Importing variables non-deterministic?

Antoon Pardon antoon.pardon at rece.vub.ac.be
Mon Aug 19 10:55:46 EDT 2013


Op 19-08-13 14:33, Dave Angel schreef:
> Antoon Pardon wrote:
> 
>> Op 19-08-13 11:18, Chris Angelico schreef:
>     <snip>
>>> The issue
>>> was regarding imports, and it's perfectly safe to import a constant,
>>> even if the interpreter doesn't protect you from then being a total
>>> idiot and changing it.
>>
>> Python doesn't have constants, so you statement about importing a
>> constant doesn't make sense. The point is that python doesn't provide
>> the mechanism for protecting names against reassignments. So you
>> don't know whether the variable you think of as a constant is so
>> in reality. And this from a pure language definition point of view.
>> That you can use tools that make the interpreter no longer behave
>> as the language should, doesn't negate that.
>>
> 
> Who cares what the language "protects?"  I don't know any language
> whose protections can't be at least partially bypassed by clever
> foot-shooters.

So? A number of language designers seem to think it is still worth
while. And even as it may be possible to circumvent it, when we are
talking about whether a language has constants or not, we are
talking about this language feature. Whether you think this
feature is worth having or not, doesn't change that this is
what is meant when people talk about a language having constants
or not.

> In any case, we all know that Python doesn't protect
> constants, so we're free to use the word in a friendlier way.
> 
> A Python constant is what I use as a constant.

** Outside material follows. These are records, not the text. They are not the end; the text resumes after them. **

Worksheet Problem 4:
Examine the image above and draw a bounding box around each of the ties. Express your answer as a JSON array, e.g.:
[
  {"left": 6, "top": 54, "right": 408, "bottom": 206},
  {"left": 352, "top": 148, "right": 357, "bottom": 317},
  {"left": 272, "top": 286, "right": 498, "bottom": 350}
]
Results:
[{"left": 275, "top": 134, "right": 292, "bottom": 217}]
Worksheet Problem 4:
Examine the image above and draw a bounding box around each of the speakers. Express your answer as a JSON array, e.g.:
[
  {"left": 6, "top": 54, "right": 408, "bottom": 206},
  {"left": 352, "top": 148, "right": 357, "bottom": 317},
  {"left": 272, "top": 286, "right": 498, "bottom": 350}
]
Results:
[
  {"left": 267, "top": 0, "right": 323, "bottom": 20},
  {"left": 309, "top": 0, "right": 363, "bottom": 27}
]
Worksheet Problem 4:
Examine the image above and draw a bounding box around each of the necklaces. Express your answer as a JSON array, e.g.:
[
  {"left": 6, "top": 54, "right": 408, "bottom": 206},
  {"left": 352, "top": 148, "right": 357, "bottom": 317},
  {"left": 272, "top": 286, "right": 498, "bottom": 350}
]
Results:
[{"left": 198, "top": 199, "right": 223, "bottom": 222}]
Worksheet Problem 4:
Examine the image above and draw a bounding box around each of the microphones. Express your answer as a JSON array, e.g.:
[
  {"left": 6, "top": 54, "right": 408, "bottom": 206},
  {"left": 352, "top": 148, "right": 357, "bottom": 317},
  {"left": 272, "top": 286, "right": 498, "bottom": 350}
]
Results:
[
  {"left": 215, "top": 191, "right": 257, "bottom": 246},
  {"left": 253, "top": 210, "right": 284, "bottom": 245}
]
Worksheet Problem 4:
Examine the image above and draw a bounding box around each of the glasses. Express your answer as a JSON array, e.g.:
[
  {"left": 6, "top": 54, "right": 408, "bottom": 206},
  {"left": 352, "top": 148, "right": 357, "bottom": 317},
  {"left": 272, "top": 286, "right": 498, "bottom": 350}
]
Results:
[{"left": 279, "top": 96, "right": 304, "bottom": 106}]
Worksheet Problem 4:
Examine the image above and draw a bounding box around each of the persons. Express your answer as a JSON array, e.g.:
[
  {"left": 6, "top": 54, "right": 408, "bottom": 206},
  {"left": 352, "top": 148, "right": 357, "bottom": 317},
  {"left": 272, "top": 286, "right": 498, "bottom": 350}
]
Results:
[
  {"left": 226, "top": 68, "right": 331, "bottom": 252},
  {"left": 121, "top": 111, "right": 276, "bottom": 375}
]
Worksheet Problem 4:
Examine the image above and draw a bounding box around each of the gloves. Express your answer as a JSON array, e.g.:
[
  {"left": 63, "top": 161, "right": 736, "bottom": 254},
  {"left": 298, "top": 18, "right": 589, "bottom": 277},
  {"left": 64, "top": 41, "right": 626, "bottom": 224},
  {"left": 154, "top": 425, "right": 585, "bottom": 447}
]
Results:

No it is not. It can be a project constant, but it is not a
python constant. As it turns out, python does have some constants
if the version is high enough, being True, False and None. So
for those values the python designers thought it valuable enough
to protect them against reassignment. Pity enough they chose a
way that didn't allow programmers to protect names they thought
important enough to do so too.


> I follow Pep-8 and make
> it all caps.  So in any library I write struct_global.y  would be a bug
> or a design flaw.

No it is not. People are not obligated to follow pep-8 in their
projects and not following pep-8 doesn't imply a design flaw.

> (And with a single character name like that, it
> wouldn't be global in any case.  Single character names are reserved
> for play code and for short loops)

So? What if it is play code. You still don't know whether this person
meant this variable in his play code to be used as a constant or not.